══ Supplied text
The sight of "Happiness 101" at the top of the Times most e-mailed list early this week made me grumpy. For starters, maybe someday we can stop attaching "101" to nouns and calling it a title. But my surliness went further.

The article is long. It was published on January 7th in the New York Times Magazine, an influential weekly that comes with the Times Sunday edition. So it has all the pretensions one expects from a magazine piece in this market, of which the prodigious word-count is only the most obvious.

When I saw the article's focus was psychology, I was even more irritated. Psychologists' insights are first and best discovered non-scientifically, and their mania for quantification tends to distort even what they get right. This article, for instance, mentions a web site that "has a 240-question test to help determine whether your gift is for creativity, bravery, love or something else." Mr. Raley, we've evaluated your results, and your gift is clearly for something else.
════
══ Provided records
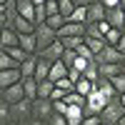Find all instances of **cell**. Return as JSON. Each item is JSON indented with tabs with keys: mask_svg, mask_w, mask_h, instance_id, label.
I'll list each match as a JSON object with an SVG mask.
<instances>
[{
	"mask_svg": "<svg viewBox=\"0 0 125 125\" xmlns=\"http://www.w3.org/2000/svg\"><path fill=\"white\" fill-rule=\"evenodd\" d=\"M123 118H125V108L120 105V100H118V98H115V100H110L108 105H105V110L100 113V120L105 123V125H118Z\"/></svg>",
	"mask_w": 125,
	"mask_h": 125,
	"instance_id": "cell-1",
	"label": "cell"
},
{
	"mask_svg": "<svg viewBox=\"0 0 125 125\" xmlns=\"http://www.w3.org/2000/svg\"><path fill=\"white\" fill-rule=\"evenodd\" d=\"M95 62H98V65H120V62H125V55L120 53L115 45H105L95 55Z\"/></svg>",
	"mask_w": 125,
	"mask_h": 125,
	"instance_id": "cell-2",
	"label": "cell"
},
{
	"mask_svg": "<svg viewBox=\"0 0 125 125\" xmlns=\"http://www.w3.org/2000/svg\"><path fill=\"white\" fill-rule=\"evenodd\" d=\"M108 103H110V100L103 95L100 90H93L90 95H88V100H85V115H100V113L105 110Z\"/></svg>",
	"mask_w": 125,
	"mask_h": 125,
	"instance_id": "cell-3",
	"label": "cell"
},
{
	"mask_svg": "<svg viewBox=\"0 0 125 125\" xmlns=\"http://www.w3.org/2000/svg\"><path fill=\"white\" fill-rule=\"evenodd\" d=\"M35 40H38V53H43L45 48H50L58 40V33L53 28H48V25H38L35 28Z\"/></svg>",
	"mask_w": 125,
	"mask_h": 125,
	"instance_id": "cell-4",
	"label": "cell"
},
{
	"mask_svg": "<svg viewBox=\"0 0 125 125\" xmlns=\"http://www.w3.org/2000/svg\"><path fill=\"white\" fill-rule=\"evenodd\" d=\"M53 100H43V98H38V100H33V118H38V120H50L53 118Z\"/></svg>",
	"mask_w": 125,
	"mask_h": 125,
	"instance_id": "cell-5",
	"label": "cell"
},
{
	"mask_svg": "<svg viewBox=\"0 0 125 125\" xmlns=\"http://www.w3.org/2000/svg\"><path fill=\"white\" fill-rule=\"evenodd\" d=\"M10 110H13V120L23 123L28 118H33V100H20L15 105H10Z\"/></svg>",
	"mask_w": 125,
	"mask_h": 125,
	"instance_id": "cell-6",
	"label": "cell"
},
{
	"mask_svg": "<svg viewBox=\"0 0 125 125\" xmlns=\"http://www.w3.org/2000/svg\"><path fill=\"white\" fill-rule=\"evenodd\" d=\"M85 30H88V25H80V23H65V25L58 30V40H62V38H85Z\"/></svg>",
	"mask_w": 125,
	"mask_h": 125,
	"instance_id": "cell-7",
	"label": "cell"
},
{
	"mask_svg": "<svg viewBox=\"0 0 125 125\" xmlns=\"http://www.w3.org/2000/svg\"><path fill=\"white\" fill-rule=\"evenodd\" d=\"M18 83H23V73H20V68L0 70V90H5L10 85H18Z\"/></svg>",
	"mask_w": 125,
	"mask_h": 125,
	"instance_id": "cell-8",
	"label": "cell"
},
{
	"mask_svg": "<svg viewBox=\"0 0 125 125\" xmlns=\"http://www.w3.org/2000/svg\"><path fill=\"white\" fill-rule=\"evenodd\" d=\"M3 100L8 103V105H15V103H20V100H28V98H25V90H23V83L5 88V90H3Z\"/></svg>",
	"mask_w": 125,
	"mask_h": 125,
	"instance_id": "cell-9",
	"label": "cell"
},
{
	"mask_svg": "<svg viewBox=\"0 0 125 125\" xmlns=\"http://www.w3.org/2000/svg\"><path fill=\"white\" fill-rule=\"evenodd\" d=\"M62 53H65L62 43H60V40H55L50 48H45L43 53H38V58H43V60H48V62H58V60H62Z\"/></svg>",
	"mask_w": 125,
	"mask_h": 125,
	"instance_id": "cell-10",
	"label": "cell"
},
{
	"mask_svg": "<svg viewBox=\"0 0 125 125\" xmlns=\"http://www.w3.org/2000/svg\"><path fill=\"white\" fill-rule=\"evenodd\" d=\"M105 20L110 23V28L125 30V10H123V5H118V8H110V10H108V15H105Z\"/></svg>",
	"mask_w": 125,
	"mask_h": 125,
	"instance_id": "cell-11",
	"label": "cell"
},
{
	"mask_svg": "<svg viewBox=\"0 0 125 125\" xmlns=\"http://www.w3.org/2000/svg\"><path fill=\"white\" fill-rule=\"evenodd\" d=\"M105 15H108V10H105V5L100 3H93L90 8H88V25H95V23H103L105 20Z\"/></svg>",
	"mask_w": 125,
	"mask_h": 125,
	"instance_id": "cell-12",
	"label": "cell"
},
{
	"mask_svg": "<svg viewBox=\"0 0 125 125\" xmlns=\"http://www.w3.org/2000/svg\"><path fill=\"white\" fill-rule=\"evenodd\" d=\"M20 43V35L15 33L13 28H3V33H0V48L8 50V48H15Z\"/></svg>",
	"mask_w": 125,
	"mask_h": 125,
	"instance_id": "cell-13",
	"label": "cell"
},
{
	"mask_svg": "<svg viewBox=\"0 0 125 125\" xmlns=\"http://www.w3.org/2000/svg\"><path fill=\"white\" fill-rule=\"evenodd\" d=\"M18 15L35 25V3L33 0H18Z\"/></svg>",
	"mask_w": 125,
	"mask_h": 125,
	"instance_id": "cell-14",
	"label": "cell"
},
{
	"mask_svg": "<svg viewBox=\"0 0 125 125\" xmlns=\"http://www.w3.org/2000/svg\"><path fill=\"white\" fill-rule=\"evenodd\" d=\"M65 120H68V125H80L83 120H85V108H80V105H70L68 113H65Z\"/></svg>",
	"mask_w": 125,
	"mask_h": 125,
	"instance_id": "cell-15",
	"label": "cell"
},
{
	"mask_svg": "<svg viewBox=\"0 0 125 125\" xmlns=\"http://www.w3.org/2000/svg\"><path fill=\"white\" fill-rule=\"evenodd\" d=\"M10 28H13L15 33H18V35H28V33H35V25L30 23V20L20 18V15H18V18L13 20V23H10Z\"/></svg>",
	"mask_w": 125,
	"mask_h": 125,
	"instance_id": "cell-16",
	"label": "cell"
},
{
	"mask_svg": "<svg viewBox=\"0 0 125 125\" xmlns=\"http://www.w3.org/2000/svg\"><path fill=\"white\" fill-rule=\"evenodd\" d=\"M20 48L25 50L28 55H38V40H35V33H28V35H20Z\"/></svg>",
	"mask_w": 125,
	"mask_h": 125,
	"instance_id": "cell-17",
	"label": "cell"
},
{
	"mask_svg": "<svg viewBox=\"0 0 125 125\" xmlns=\"http://www.w3.org/2000/svg\"><path fill=\"white\" fill-rule=\"evenodd\" d=\"M95 90H100L108 100H115V98H118V93H115V88H113V83H110L108 78H100V80L95 83Z\"/></svg>",
	"mask_w": 125,
	"mask_h": 125,
	"instance_id": "cell-18",
	"label": "cell"
},
{
	"mask_svg": "<svg viewBox=\"0 0 125 125\" xmlns=\"http://www.w3.org/2000/svg\"><path fill=\"white\" fill-rule=\"evenodd\" d=\"M50 68H53V62H48V60H43V58H38V68H35V80H38V83L48 80V78H50Z\"/></svg>",
	"mask_w": 125,
	"mask_h": 125,
	"instance_id": "cell-19",
	"label": "cell"
},
{
	"mask_svg": "<svg viewBox=\"0 0 125 125\" xmlns=\"http://www.w3.org/2000/svg\"><path fill=\"white\" fill-rule=\"evenodd\" d=\"M62 78H68V65H65L62 60H58V62H53V68H50V78H48V80L58 83V80H62Z\"/></svg>",
	"mask_w": 125,
	"mask_h": 125,
	"instance_id": "cell-20",
	"label": "cell"
},
{
	"mask_svg": "<svg viewBox=\"0 0 125 125\" xmlns=\"http://www.w3.org/2000/svg\"><path fill=\"white\" fill-rule=\"evenodd\" d=\"M23 90L28 100H38V80L35 78H23Z\"/></svg>",
	"mask_w": 125,
	"mask_h": 125,
	"instance_id": "cell-21",
	"label": "cell"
════
Exercises —
a – According to the commentary on "Happiness 101," on what date was the article published in the New York Times Magazine?
b – Pick up the commentary on "Happiness 101" after its final sentence and keep writing.
The entries have no connection to the text.

Expected results —
a – January 7th.

b –
But most of my snarling had nothing to do with the article or even the new field of positive psychology it describes.

I know what evangelicals will do with this stuff.

Near the beginning they will read about a professor at George Mason who teaches "the distinction between feeling good, which according to positive psychologists only creates a hunger for more pleasure - they call this syndrome the hedonic treadmill - and doing good, which can lead to lasting happiness." Say, that's biblical.

They will read how students in the class start doing good - giving blood, donating clothes, buying a homeless guy a 12-pack of Natty Ice. Other students "pass out chocolates and handwritten notes to school custodians and secretaries." "Gratitude visits - looking up someone who has taught or mentored you and thanking him or her - are important in positive psychology, too . . . ." Lo, the students are happier.

Evangelicals will then read that interest in this field is spreading. "More than 200 colleges and graduate schools in the United States offer classes like the one at George Mason." In the last nine years positive psychology "has taken a firm hold in academia." Schools and institutions in England and Australia are making inquiries. Even the Scots want to be positive. That's right, the ones in Scotland: "Our old nation has been renewed through our new Parliament, and if we can embrace this new science of positive psychology, we have the opportunity to create a new Enlightenment."

We can't thank them enough for creating the last one.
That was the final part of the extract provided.